In the rat model of depression, the animals showed a significant decrease in motor activity. This was associated with significant decreases in serotonin, norepinephrine, and dopamine in the cortex and hippocampus. However, significant increases in the activities of AchE and Na+, K+, ATPase, and the levels of MDA and NO were recorded in both areas of rat model of depression while GSH showed a significant decrease in the hippocampus. Caffeine failed to restore the decrease in motor activity. Caffeine treatment ameliorated the changes in cortical and hippocampal norepinephrine and dopamine and hippocampal serotonin. In addition, it restored MDA and GSH levels.

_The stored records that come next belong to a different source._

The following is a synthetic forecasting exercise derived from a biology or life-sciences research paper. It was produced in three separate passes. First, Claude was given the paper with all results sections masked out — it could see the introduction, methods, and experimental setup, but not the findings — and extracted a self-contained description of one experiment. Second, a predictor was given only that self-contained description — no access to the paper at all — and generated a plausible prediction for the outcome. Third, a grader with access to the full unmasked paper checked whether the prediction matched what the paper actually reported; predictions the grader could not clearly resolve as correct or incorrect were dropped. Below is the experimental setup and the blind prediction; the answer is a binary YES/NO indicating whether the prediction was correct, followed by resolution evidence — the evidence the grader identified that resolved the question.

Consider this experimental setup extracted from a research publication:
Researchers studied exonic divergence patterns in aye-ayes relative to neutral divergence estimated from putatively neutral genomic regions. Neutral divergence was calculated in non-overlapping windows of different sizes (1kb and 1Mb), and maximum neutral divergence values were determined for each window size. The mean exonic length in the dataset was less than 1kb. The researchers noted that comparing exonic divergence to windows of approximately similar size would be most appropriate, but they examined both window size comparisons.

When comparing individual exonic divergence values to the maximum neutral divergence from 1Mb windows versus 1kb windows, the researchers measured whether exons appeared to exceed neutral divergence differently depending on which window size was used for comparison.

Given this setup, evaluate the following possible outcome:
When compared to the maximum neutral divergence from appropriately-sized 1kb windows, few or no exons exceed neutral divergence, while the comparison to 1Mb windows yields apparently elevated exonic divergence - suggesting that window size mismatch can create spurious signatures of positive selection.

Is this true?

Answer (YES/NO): YES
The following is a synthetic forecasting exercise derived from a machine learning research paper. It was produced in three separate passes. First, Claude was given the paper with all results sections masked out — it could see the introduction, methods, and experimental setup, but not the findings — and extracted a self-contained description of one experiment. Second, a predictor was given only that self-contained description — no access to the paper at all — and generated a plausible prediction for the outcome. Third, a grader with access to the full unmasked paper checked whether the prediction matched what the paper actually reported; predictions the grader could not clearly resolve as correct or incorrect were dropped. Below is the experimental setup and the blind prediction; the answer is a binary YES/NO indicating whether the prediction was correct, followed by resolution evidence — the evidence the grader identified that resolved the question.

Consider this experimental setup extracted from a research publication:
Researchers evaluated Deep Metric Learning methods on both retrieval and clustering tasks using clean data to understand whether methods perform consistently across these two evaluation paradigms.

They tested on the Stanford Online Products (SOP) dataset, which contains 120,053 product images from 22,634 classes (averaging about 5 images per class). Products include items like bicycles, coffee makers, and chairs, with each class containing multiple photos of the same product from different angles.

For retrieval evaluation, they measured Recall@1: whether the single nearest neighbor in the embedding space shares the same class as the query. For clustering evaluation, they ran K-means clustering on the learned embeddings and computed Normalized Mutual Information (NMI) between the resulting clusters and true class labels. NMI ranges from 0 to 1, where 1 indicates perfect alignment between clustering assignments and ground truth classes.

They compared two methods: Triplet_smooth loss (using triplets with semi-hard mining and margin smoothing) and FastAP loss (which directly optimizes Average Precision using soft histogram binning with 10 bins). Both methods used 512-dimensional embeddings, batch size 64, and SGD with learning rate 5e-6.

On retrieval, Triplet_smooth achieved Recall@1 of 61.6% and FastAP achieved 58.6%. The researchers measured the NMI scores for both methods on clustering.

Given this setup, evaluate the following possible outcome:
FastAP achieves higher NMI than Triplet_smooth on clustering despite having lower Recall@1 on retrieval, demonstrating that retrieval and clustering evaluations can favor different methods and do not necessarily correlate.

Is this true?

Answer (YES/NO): NO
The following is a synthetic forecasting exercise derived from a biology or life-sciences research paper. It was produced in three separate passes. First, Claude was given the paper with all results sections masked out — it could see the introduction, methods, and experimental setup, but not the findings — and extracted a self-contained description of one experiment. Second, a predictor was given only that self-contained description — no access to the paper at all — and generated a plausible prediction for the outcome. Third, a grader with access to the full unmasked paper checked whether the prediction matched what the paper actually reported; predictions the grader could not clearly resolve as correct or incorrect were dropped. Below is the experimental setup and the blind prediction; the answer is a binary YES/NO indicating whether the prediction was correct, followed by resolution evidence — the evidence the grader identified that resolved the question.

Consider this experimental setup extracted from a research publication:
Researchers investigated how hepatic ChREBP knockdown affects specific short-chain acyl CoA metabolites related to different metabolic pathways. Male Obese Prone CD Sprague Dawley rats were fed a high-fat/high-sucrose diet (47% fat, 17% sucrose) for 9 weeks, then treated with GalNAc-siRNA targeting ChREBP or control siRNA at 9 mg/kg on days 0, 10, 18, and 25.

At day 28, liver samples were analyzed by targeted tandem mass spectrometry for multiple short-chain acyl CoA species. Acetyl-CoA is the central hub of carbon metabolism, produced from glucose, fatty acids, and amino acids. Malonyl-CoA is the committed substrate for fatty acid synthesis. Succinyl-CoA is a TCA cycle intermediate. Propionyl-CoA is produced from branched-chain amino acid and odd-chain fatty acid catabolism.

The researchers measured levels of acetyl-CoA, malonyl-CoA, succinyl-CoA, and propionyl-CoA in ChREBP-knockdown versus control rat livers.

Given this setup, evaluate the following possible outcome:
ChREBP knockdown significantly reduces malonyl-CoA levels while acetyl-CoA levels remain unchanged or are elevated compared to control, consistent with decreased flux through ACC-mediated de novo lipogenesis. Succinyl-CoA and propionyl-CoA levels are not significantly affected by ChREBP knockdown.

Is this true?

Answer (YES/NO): NO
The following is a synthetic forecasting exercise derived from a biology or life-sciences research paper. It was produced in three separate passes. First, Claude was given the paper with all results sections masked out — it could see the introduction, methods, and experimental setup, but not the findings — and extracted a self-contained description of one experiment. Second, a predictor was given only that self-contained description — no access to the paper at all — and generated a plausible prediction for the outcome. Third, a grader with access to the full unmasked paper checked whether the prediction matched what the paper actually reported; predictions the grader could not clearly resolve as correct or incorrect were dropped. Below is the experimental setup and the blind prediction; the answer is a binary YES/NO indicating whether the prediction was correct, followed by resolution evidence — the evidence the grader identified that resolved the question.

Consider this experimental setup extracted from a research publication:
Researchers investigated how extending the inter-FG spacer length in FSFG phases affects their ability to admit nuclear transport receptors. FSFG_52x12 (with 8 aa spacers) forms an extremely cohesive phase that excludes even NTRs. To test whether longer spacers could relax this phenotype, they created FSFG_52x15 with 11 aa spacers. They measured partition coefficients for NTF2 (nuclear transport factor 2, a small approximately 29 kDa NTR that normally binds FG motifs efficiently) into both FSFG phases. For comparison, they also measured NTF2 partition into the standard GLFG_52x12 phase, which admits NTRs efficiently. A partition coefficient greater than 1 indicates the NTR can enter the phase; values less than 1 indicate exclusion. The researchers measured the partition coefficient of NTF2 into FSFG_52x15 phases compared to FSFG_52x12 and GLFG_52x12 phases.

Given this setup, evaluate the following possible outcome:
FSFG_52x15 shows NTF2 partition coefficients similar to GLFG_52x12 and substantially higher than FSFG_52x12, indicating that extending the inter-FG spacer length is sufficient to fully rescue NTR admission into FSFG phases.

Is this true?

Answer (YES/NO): YES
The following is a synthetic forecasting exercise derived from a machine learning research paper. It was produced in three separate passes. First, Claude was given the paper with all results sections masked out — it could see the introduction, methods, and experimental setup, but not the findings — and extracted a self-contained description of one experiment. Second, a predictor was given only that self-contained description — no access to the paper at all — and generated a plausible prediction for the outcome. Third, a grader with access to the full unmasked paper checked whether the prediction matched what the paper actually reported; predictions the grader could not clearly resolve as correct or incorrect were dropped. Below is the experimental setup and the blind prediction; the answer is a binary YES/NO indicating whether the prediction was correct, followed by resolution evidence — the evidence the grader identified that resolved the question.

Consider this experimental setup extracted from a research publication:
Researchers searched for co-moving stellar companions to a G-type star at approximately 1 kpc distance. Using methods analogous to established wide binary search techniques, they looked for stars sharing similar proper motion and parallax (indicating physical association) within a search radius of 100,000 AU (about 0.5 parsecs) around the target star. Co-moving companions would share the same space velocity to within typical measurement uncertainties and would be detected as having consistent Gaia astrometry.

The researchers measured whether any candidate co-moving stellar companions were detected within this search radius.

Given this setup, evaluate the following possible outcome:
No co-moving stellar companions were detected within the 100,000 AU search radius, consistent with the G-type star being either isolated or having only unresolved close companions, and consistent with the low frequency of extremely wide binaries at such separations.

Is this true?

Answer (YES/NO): YES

However, it failed to prevent the increased AchE and Na+, K+, ATPase activities, and NO levels.

Conclusions

The present findings indicate that caffeine has a partial antidepressant effect mediated by its antioxidant activity and enhancement of monoamine levels.

Keywords

Depression Caffeine Monoamines Oxidative stress Acetylcholinesterase 

Background

Caffeine (1,3,7-trimethylxanthine) is a psychoactive agent that is used worldwide in different forms. Due to its lipophilicity, caffeine crosses the blood-brain barrier easily exerting its stimulant effect (Ferré 2016). Caffeine exerts its activity on the central nervous system (CNS) by counteracting most of the inhibitory effects of adenosine on neuroexcitability (Fredholm et al. 1999), arousal (Porkka-Heiskanen 1999), and spontaneous activity (Kuzmin et al. 2006). Also, the changes induced by caffeine in CNS functions were mediated by reducing phosphodiesterase activity, blocking GABA-A receptor activity, and increasing intracellular calcium (Garrett and Griffiths 1997). The stimulatory effect of caffeine has been attributed to its antagonistic effect on the activity of endogenous adenosine inhibiting the release of several CNS neurotransmitter systems including γ-aminobutyric acid (GABA), acetylcholine, glutamate, dopamine, norepinephrine, and serotonin (El Yacoubi et al. 2001; Ferré et al. 1996a; Ferré et al. 1996b; Fisone et al. 2004; Williams 1987) and thus the effect of caffeine on depression has been taken into consideration.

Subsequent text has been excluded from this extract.